Aim of the exercise =
Reproduce the entries below, substituting "jacket sleeve" for every "coat sleeve" and leaving everything else unchanged. Leave the pictures out of your output.

Data shown =
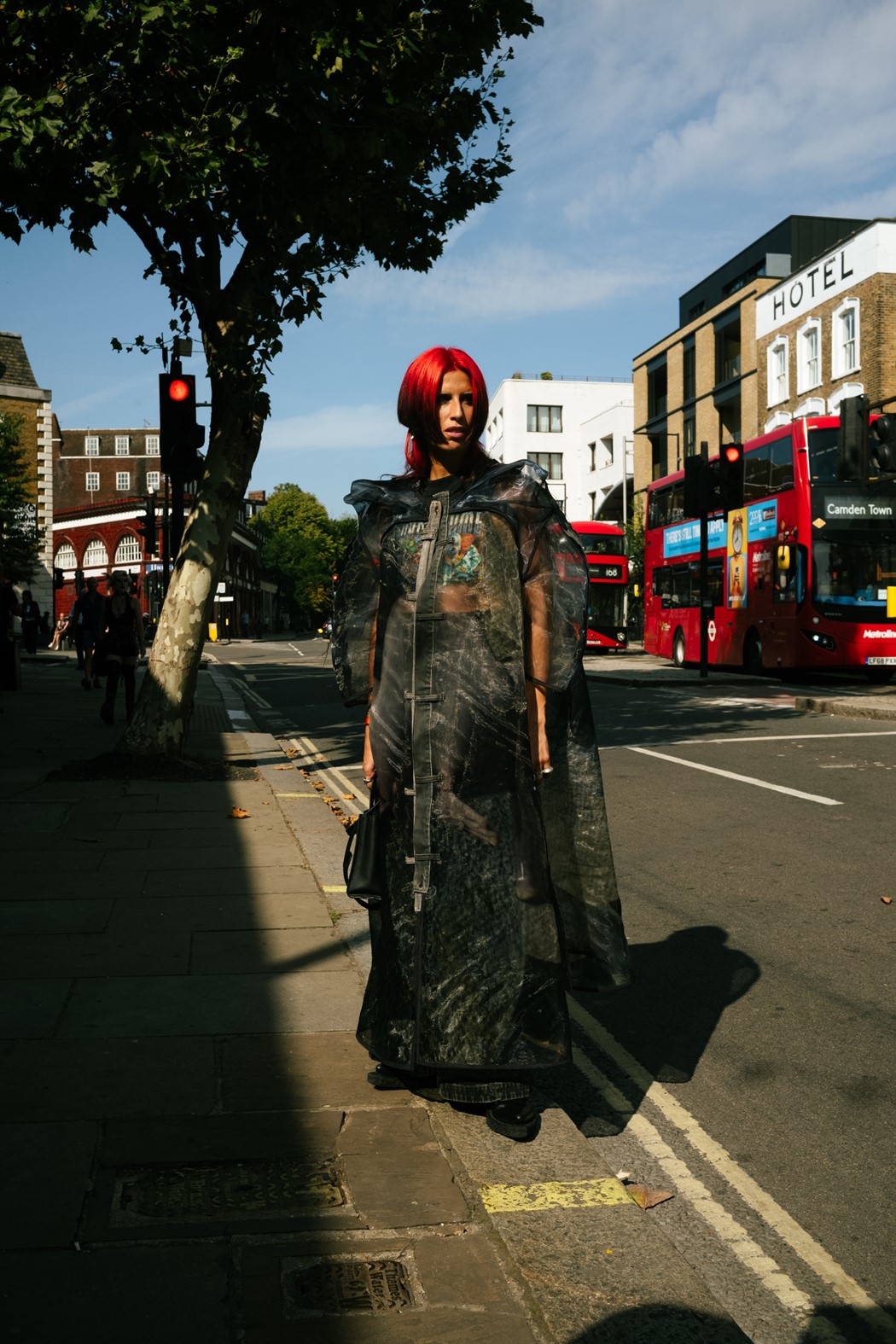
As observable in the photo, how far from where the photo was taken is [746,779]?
10055 millimetres

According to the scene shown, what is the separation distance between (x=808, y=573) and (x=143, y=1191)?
1999 cm

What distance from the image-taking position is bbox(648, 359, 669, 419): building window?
58938mm

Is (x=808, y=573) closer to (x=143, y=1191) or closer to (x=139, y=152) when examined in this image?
(x=139, y=152)

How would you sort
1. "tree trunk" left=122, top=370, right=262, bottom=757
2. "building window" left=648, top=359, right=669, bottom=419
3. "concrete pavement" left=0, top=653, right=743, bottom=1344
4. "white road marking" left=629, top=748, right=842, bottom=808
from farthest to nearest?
1. "building window" left=648, top=359, right=669, bottom=419
2. "tree trunk" left=122, top=370, right=262, bottom=757
3. "white road marking" left=629, top=748, right=842, bottom=808
4. "concrete pavement" left=0, top=653, right=743, bottom=1344

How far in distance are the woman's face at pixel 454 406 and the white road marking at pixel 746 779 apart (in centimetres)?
608

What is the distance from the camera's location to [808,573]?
21.5m

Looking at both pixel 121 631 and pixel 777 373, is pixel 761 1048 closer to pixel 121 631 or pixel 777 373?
pixel 121 631

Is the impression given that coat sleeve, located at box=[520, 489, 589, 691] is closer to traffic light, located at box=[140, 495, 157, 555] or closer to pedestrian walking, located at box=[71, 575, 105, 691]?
pedestrian walking, located at box=[71, 575, 105, 691]

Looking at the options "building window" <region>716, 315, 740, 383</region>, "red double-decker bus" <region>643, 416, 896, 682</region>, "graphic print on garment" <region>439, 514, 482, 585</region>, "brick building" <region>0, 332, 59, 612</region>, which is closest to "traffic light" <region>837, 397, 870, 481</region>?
"red double-decker bus" <region>643, 416, 896, 682</region>

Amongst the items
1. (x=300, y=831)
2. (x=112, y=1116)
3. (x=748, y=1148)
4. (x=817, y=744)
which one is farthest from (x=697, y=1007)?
(x=817, y=744)

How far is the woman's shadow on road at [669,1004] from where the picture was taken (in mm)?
3646

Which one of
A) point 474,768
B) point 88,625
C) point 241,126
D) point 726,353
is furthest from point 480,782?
point 726,353

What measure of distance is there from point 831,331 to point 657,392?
19.9 meters

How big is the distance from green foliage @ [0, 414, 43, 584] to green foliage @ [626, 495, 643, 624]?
24.8 m
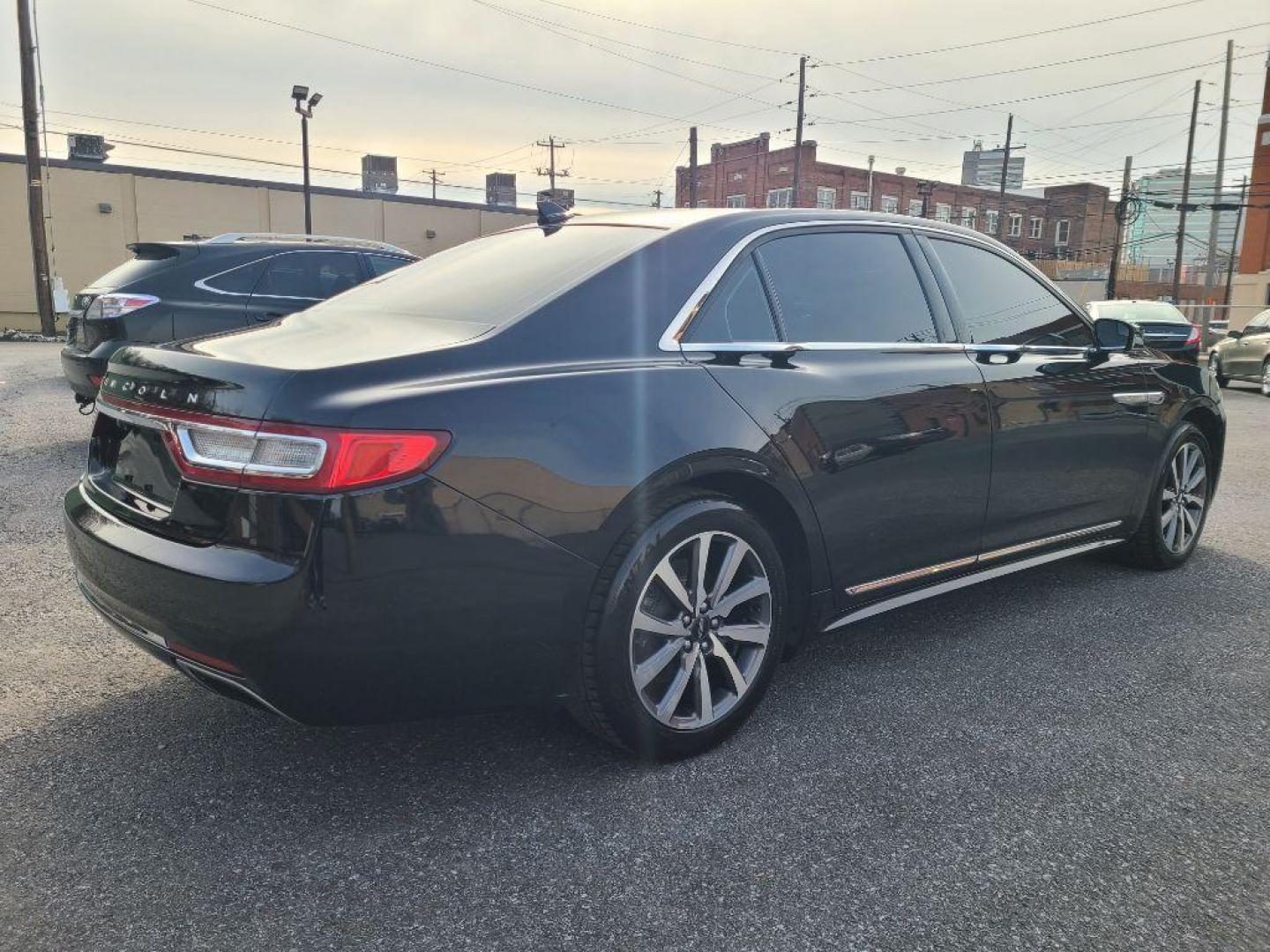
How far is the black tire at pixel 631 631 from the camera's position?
2.54 meters

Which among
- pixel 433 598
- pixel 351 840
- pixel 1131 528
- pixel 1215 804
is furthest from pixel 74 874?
pixel 1131 528

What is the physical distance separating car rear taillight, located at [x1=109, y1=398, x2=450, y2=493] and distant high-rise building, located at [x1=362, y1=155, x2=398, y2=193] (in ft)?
163

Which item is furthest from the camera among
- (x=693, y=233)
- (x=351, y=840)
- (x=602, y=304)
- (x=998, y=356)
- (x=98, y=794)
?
(x=998, y=356)

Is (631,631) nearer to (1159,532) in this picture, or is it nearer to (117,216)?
(1159,532)

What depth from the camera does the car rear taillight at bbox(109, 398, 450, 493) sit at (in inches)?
85.4

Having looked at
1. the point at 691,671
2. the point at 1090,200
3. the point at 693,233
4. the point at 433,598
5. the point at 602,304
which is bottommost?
the point at 691,671

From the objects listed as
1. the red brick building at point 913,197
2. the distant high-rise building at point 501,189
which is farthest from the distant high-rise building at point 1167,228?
the distant high-rise building at point 501,189

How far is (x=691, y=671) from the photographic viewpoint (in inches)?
110

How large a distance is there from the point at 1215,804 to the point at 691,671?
1465 mm

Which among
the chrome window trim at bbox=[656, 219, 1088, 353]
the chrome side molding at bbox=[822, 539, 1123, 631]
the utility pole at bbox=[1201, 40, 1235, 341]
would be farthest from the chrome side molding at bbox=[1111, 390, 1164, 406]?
the utility pole at bbox=[1201, 40, 1235, 341]

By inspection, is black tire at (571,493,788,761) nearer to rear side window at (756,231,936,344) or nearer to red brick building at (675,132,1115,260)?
rear side window at (756,231,936,344)

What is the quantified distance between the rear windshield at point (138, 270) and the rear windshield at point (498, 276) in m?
4.34

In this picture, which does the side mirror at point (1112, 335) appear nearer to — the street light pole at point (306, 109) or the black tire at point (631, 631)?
the black tire at point (631, 631)

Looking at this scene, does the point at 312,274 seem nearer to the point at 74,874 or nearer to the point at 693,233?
the point at 693,233
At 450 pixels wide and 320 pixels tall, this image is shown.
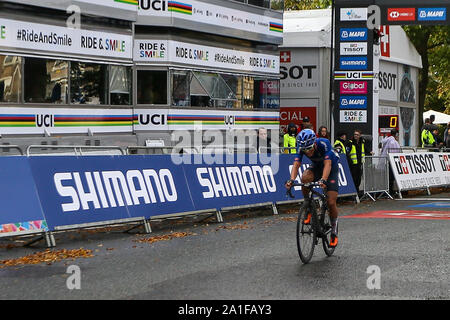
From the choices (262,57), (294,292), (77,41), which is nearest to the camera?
(294,292)

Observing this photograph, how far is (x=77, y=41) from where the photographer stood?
1559 centimetres

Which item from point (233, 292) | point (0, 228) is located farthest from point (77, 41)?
point (233, 292)

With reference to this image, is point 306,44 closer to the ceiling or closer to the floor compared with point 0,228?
closer to the ceiling

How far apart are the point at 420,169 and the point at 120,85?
1124 cm

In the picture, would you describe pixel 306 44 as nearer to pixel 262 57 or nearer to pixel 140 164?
pixel 262 57

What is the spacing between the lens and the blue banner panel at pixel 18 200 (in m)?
11.4

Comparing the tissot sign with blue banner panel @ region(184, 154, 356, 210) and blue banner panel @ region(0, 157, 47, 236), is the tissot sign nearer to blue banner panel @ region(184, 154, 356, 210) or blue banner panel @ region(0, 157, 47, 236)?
blue banner panel @ region(184, 154, 356, 210)

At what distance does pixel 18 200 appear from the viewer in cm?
1159

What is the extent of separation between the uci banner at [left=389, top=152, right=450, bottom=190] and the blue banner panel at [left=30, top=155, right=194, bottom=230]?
396 inches

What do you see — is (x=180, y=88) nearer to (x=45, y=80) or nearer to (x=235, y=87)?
(x=235, y=87)

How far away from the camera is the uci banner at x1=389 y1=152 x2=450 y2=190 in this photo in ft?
76.8

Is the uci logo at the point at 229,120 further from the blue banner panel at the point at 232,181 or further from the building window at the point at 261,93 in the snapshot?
the blue banner panel at the point at 232,181

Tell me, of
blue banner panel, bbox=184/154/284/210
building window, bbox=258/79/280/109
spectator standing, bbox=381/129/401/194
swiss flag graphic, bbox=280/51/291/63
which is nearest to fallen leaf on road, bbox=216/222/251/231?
blue banner panel, bbox=184/154/284/210

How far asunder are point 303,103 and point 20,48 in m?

Exercise solution =
As observable in the photo, how far from where the photo was taken is [746,779]?
10055 millimetres

According to the scene shown, what is the separation distance between (x=808, y=573) and (x=143, y=1191)?
1999 cm

What distance from the image-taking position is bbox(648, 359, 669, 419): building window?
58938mm

Is (x=808, y=573) closer to (x=143, y=1191) or closer to (x=139, y=152) when examined in this image?
(x=139, y=152)

How would you sort
1. "tree trunk" left=122, top=370, right=262, bottom=757
2. "building window" left=648, top=359, right=669, bottom=419
3. "concrete pavement" left=0, top=653, right=743, bottom=1344
4. "white road marking" left=629, top=748, right=842, bottom=808
from farthest to nearest?
1. "building window" left=648, top=359, right=669, bottom=419
2. "tree trunk" left=122, top=370, right=262, bottom=757
3. "white road marking" left=629, top=748, right=842, bottom=808
4. "concrete pavement" left=0, top=653, right=743, bottom=1344

How far in distance are the woman's face at pixel 454 406 and the white road marking at pixel 746 779 apart (in centimetres)?
608

What is the distance from the camera's location to [808,573]?
21.5m

Looking at both pixel 121 631 and pixel 777 373, is pixel 761 1048 closer to pixel 121 631 or pixel 777 373?
pixel 121 631

Is the impression given that jacket sleeve, located at box=[520, 489, 589, 691] is closer to traffic light, located at box=[140, 495, 157, 555] or closer to pedestrian walking, located at box=[71, 575, 105, 691]?
pedestrian walking, located at box=[71, 575, 105, 691]

Looking at the options "building window" <region>716, 315, 740, 383</region>, "red double-decker bus" <region>643, 416, 896, 682</region>, "graphic print on garment" <region>439, 514, 482, 585</region>, "brick building" <region>0, 332, 59, 612</region>, which is closest to "traffic light" <region>837, 397, 870, 481</region>?
"red double-decker bus" <region>643, 416, 896, 682</region>

Amongst the items
1. (x=300, y=831)
2. (x=112, y=1116)
3. (x=748, y=1148)
4. (x=817, y=744)
which one is farthest from (x=697, y=1007)?
(x=817, y=744)

How far is the woman's shadow on road at [669,1004] from where the picture was taken (in mm)?
3646

Which one of
A) point 474,768
B) point 88,625
C) point 241,126
D) point 726,353
is furthest from point 480,782?
point 726,353

What measure of distance is there from point 831,331 to point 657,392?
19.9 meters

How big is the distance from green foliage @ [0, 414, 43, 584] to green foliage @ [626, 495, 643, 624]?
24.8 m
How far is the black tire at pixel 631 631 from the camera's position?
2.54 meters

Which among
- pixel 433 598
- pixel 351 840
- pixel 1131 528
- pixel 1215 804
is furthest from pixel 74 874?
pixel 1131 528

What is the physical distance separating car rear taillight, located at [x1=109, y1=398, x2=450, y2=493] and distant high-rise building, located at [x1=362, y1=155, x2=398, y2=193] (in ft)?
163

Which item is furthest from the camera among
- (x=693, y=233)
- (x=351, y=840)
- (x=602, y=304)
- (x=998, y=356)
- (x=98, y=794)
?
(x=998, y=356)

Is (631,631) nearer to (1159,532) in this picture, or is it nearer to (117,216)?
(1159,532)

What depth from the camera does the car rear taillight at bbox(109, 398, 450, 493) sit at (in inches)?
85.4

Having looked at
1. the point at 691,671
2. the point at 1090,200
3. the point at 693,233
4. the point at 433,598
5. the point at 602,304
which is bottommost?
the point at 691,671

From the objects listed as
1. the red brick building at point 913,197
2. the distant high-rise building at point 501,189
which is farthest from the distant high-rise building at point 1167,228?
the distant high-rise building at point 501,189

How far is (x=691, y=671) from the photographic viewpoint (in inches)?
110

How large a distance is there from the point at 1215,804 to the point at 691,671?
1465 mm

Which among
the chrome window trim at bbox=[656, 219, 1088, 353]
the chrome side molding at bbox=[822, 539, 1123, 631]
the utility pole at bbox=[1201, 40, 1235, 341]
would be farthest from the chrome side molding at bbox=[1111, 390, 1164, 406]?
the utility pole at bbox=[1201, 40, 1235, 341]

By inspection, is black tire at (571,493,788,761) nearer to rear side window at (756,231,936,344) or nearer to red brick building at (675,132,1115,260)?
rear side window at (756,231,936,344)

What is the quantified distance between the rear windshield at point (138, 270) and the rear windshield at point (498, 276) in m?
4.34

In this picture, which does the side mirror at point (1112, 335) appear nearer to — the street light pole at point (306, 109) or the black tire at point (631, 631)?
the black tire at point (631, 631)

Looking at this scene, does the point at 312,274 seem nearer to the point at 74,874 or nearer to the point at 693,233?
the point at 693,233
At 450 pixels wide and 320 pixels tall, this image is shown.
From the choices (262,57), (294,292), (77,41), which is nearest to the camera?
(294,292)

Observing this photograph, how far is (x=77, y=41) from where the photographer stood?
1559 centimetres

Which item from point (233, 292) | point (0, 228) is located farthest from point (77, 41)?
point (233, 292)

With reference to this image, is point 306,44 closer to the ceiling or closer to the floor compared with point 0,228?
closer to the ceiling

How far apart are the point at 420,169 and the point at 120,85?
1124 cm

In the picture, would you describe pixel 306 44 as nearer to pixel 262 57 or nearer to pixel 140 164?
pixel 262 57

What is the spacing between the lens and the blue banner panel at pixel 18 200 (in m)?
11.4

Comparing the tissot sign with blue banner panel @ region(184, 154, 356, 210) and blue banner panel @ region(0, 157, 47, 236), is the tissot sign nearer to blue banner panel @ region(184, 154, 356, 210) or blue banner panel @ region(0, 157, 47, 236)?
blue banner panel @ region(184, 154, 356, 210)

At what distance does pixel 18 200 appear from the viewer in cm?
1159

What is the extent of separation between the uci banner at [left=389, top=152, right=450, bottom=190] and the blue banner panel at [left=30, top=155, right=194, bottom=230]?
396 inches

What do you see — is (x=180, y=88) nearer to (x=45, y=80) or nearer to (x=235, y=87)?
(x=235, y=87)

How far away from the camera is the uci banner at x1=389 y1=152 x2=450 y2=190 in this photo in ft?
76.8

Is the uci logo at the point at 229,120 further from the blue banner panel at the point at 232,181 or further from the building window at the point at 261,93 in the snapshot?
the blue banner panel at the point at 232,181

Tell me, of
blue banner panel, bbox=184/154/284/210
building window, bbox=258/79/280/109
spectator standing, bbox=381/129/401/194
swiss flag graphic, bbox=280/51/291/63
which is nearest to fallen leaf on road, bbox=216/222/251/231?
blue banner panel, bbox=184/154/284/210

How far asunder are point 303,103 and point 20,48 in m?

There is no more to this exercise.